Empezamos entonces a desinteresarnos del cine de Herzog y a interesarnos más por él, aunque quizá menos como espectadores que como forenses, voyeurs o gourmets de excentricidades: por ese Herzog devoto, visionario y quijotesco que ya no aparecía como estilo o mundo en sus propias películas sino como objeto anómalo en las que otros hacían sobre él (Burden of Dreams, el jugoso documental de Les Blank sobre el rodaje de Fitzcarraldo), o en las que él hacía a veces sobre sí y sobre otros (Mi enemigo preferido, donde desmenuza su tempestuosa relación con Klaus Kinski), o incluso en las páginas de sociedad de los diarios europeos, como cuando en 1974, afligido por la enfermedad que postraba en Francia a su amiga Lotte Eisner, decidió ir caminando desde Munich hasta París con la fe de que su mero peregrinar la salvaría de la muerte. (La extraordinaria crónica de esa caminata fue publicada en España por Muchnik y se llama Del caminar sobre el hielo.)
Poco tiempo después, cuando empezábamos a dejar de quererlo también a él, Wim Wenders hizo Tokyo-Ga (1985), un film en homenaje a Yazujiro Ozu, y entrevistó a Herzog en la cima de un rascacielos de Tokio. El tema: la suerte de la imagen en un mundo colonizado por las imágenes. Abajo había tanta bruma que la ciudad era invisible. A Herzog no le importó. “Ya no hay imágenes”, dijo. “Hay cosas para ver, pero como no hay nadie que las mire, nunca llegan a convertirse en imágenes.” Y se declaró dispuesto a escalar el Himalaya o viajar a la Luna o a Saturno para capturar una imagen “pura”. No lo hizo, pero las expediciones que emprendió en busca del nuevo Santo Grial no son poca cosa: la selva africana en Cobra verde (1987), el Cerro Torre en Grito de piedra (1991, filmada en la Argentina), un zepellin inestable suspendido sobre la jungla de la Guyana (El diamante blanco, del 2000, uno de los dos inéditos que integra la retrospectiva del Goethe), otra vez el Amazonas peruano (Alas de esperanza, el otro inédito, también del 2000).
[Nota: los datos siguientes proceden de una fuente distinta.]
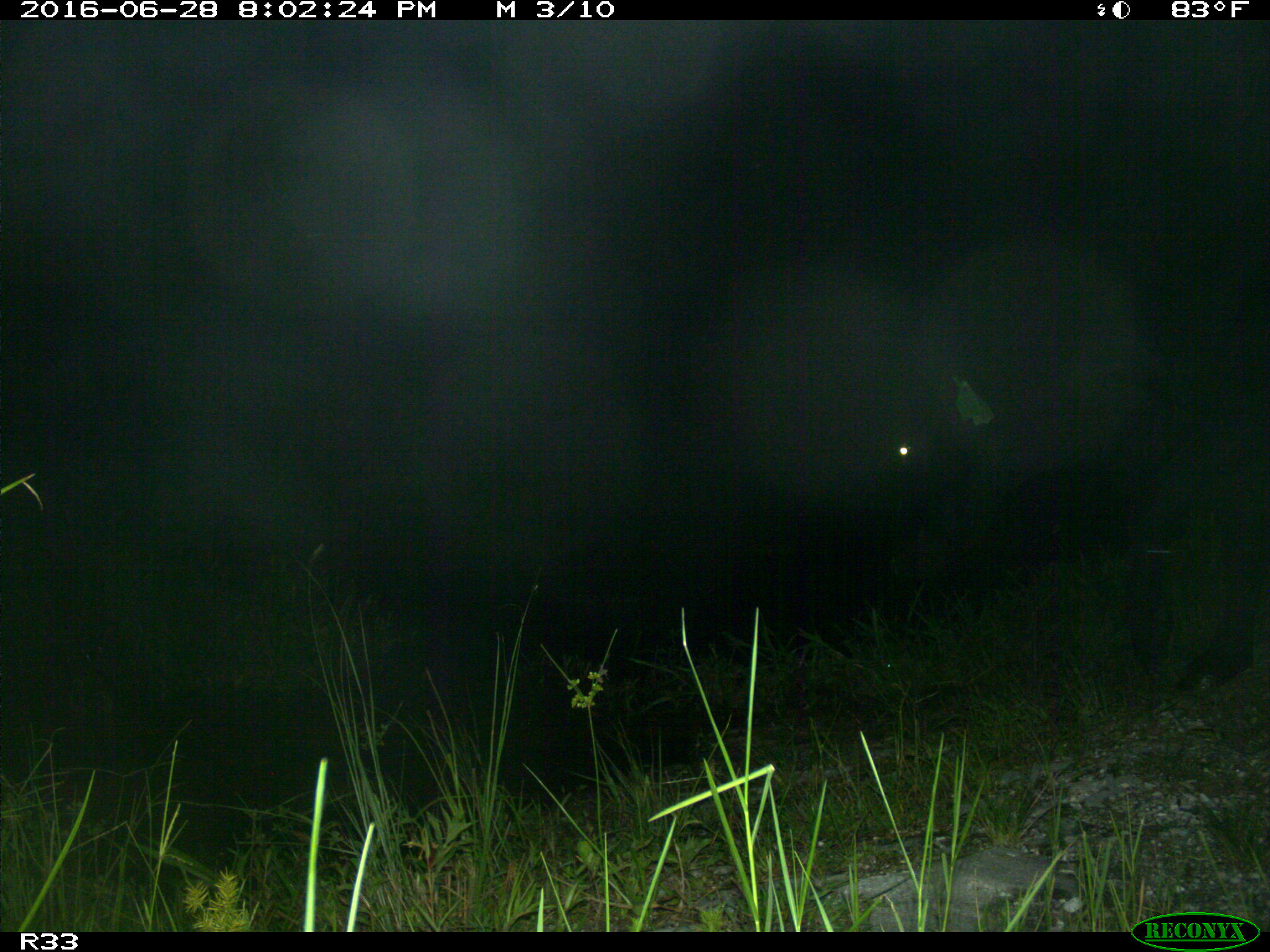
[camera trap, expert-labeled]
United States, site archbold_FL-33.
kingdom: Animalia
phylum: Chordata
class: Mammalia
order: Artiodactyla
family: Bovidae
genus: Bos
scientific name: Bos taurus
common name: domestic cow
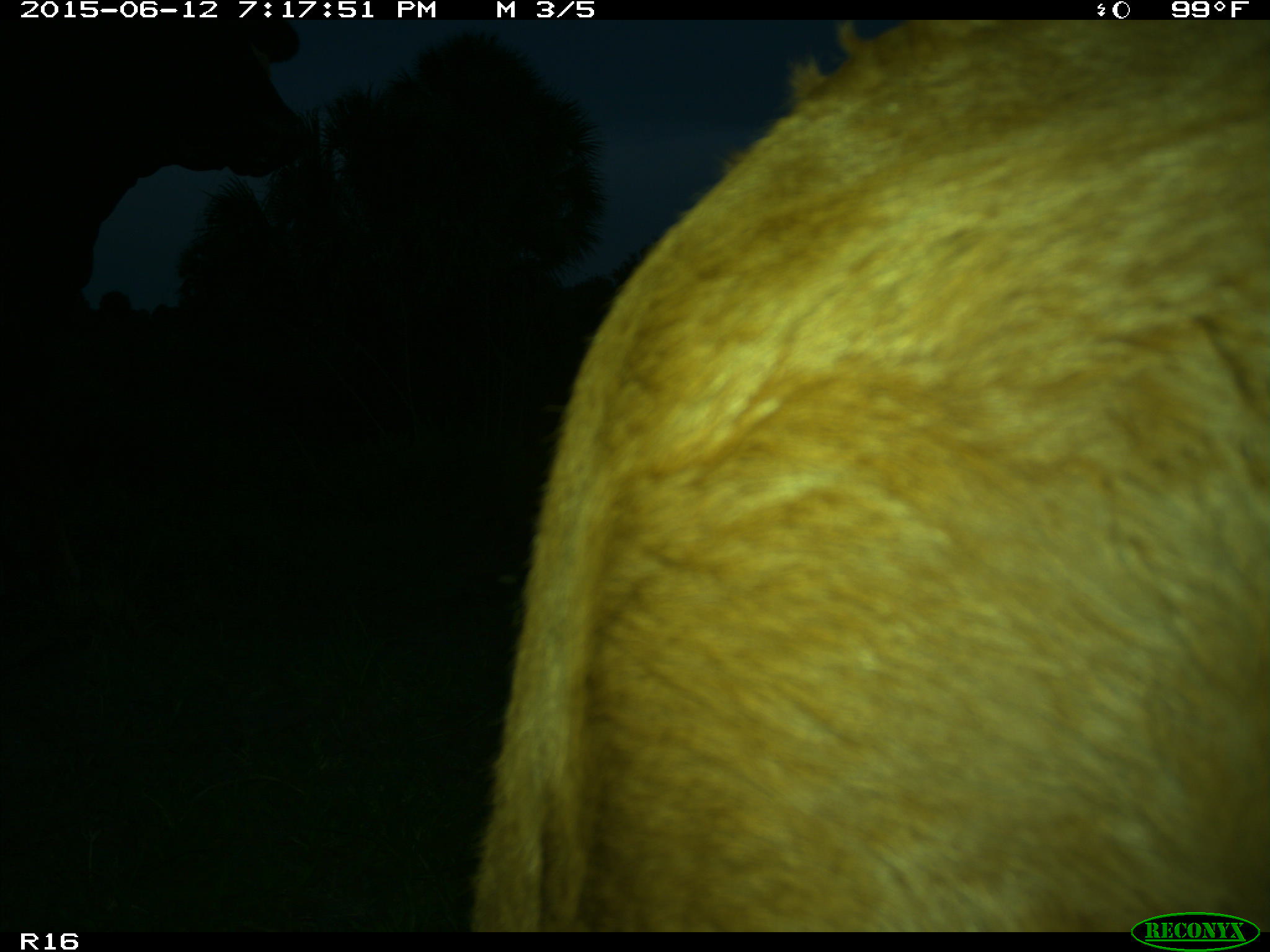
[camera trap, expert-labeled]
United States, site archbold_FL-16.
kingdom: Animalia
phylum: Chordata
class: Mammalia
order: Artiodactyla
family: Bovidae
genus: Bos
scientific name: Bos taurus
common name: domestic cow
Bos taurus (domestic cow).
“El cine debe ser físico”, declaró Herzog hace poco. No sin algún cinismo, se podría decir que toda su obra es el deletreo errático, a veces genial, a veces vulgar, casi siempre desconcertantemente original, de ese adjetivo único y equívoco. Sería difícil no ver hasta qué punto la lógica de esa física herzoguiana reproduce la extraña suerte corrida por el cuerpo que más flagrantemente la encarnó –el cuerpo de Klaus Kinski–, que en poco más de diez años pasó de ser un bloque de energía pre-artístico, magnético, imprevisible, a un clown lleno de rutinas o una fatigada atracción de feria. Agradecidos, sin embargo, podemos también recordar o rever todo lo que las monigotadas de Kinski, las deslumbrantes y las estériles, dejaban en segundo plano o eclipsaban, y los pedazos de mundo que redescubriríamos intactos –la comunidad en Los enanos, el Sahara en Fata Morgana, el río y la selva en Aguirre, la orfandad sonora en País de silencio y oscuridad, el sonriente estupor con que Kinski juega con las mariposas al final de Mi enemigo preferido– pondrían en evidencia cuánto nos equivocamos con Herzog cuando, exigiéndole lo que solemos exigirles a los narradores, desdeñamos lo que en realidad es: alguien que sólo sabe cazar y pescar y está dispuesto a morir con tal de seguir haciéndolo. Es decir: un documentalista.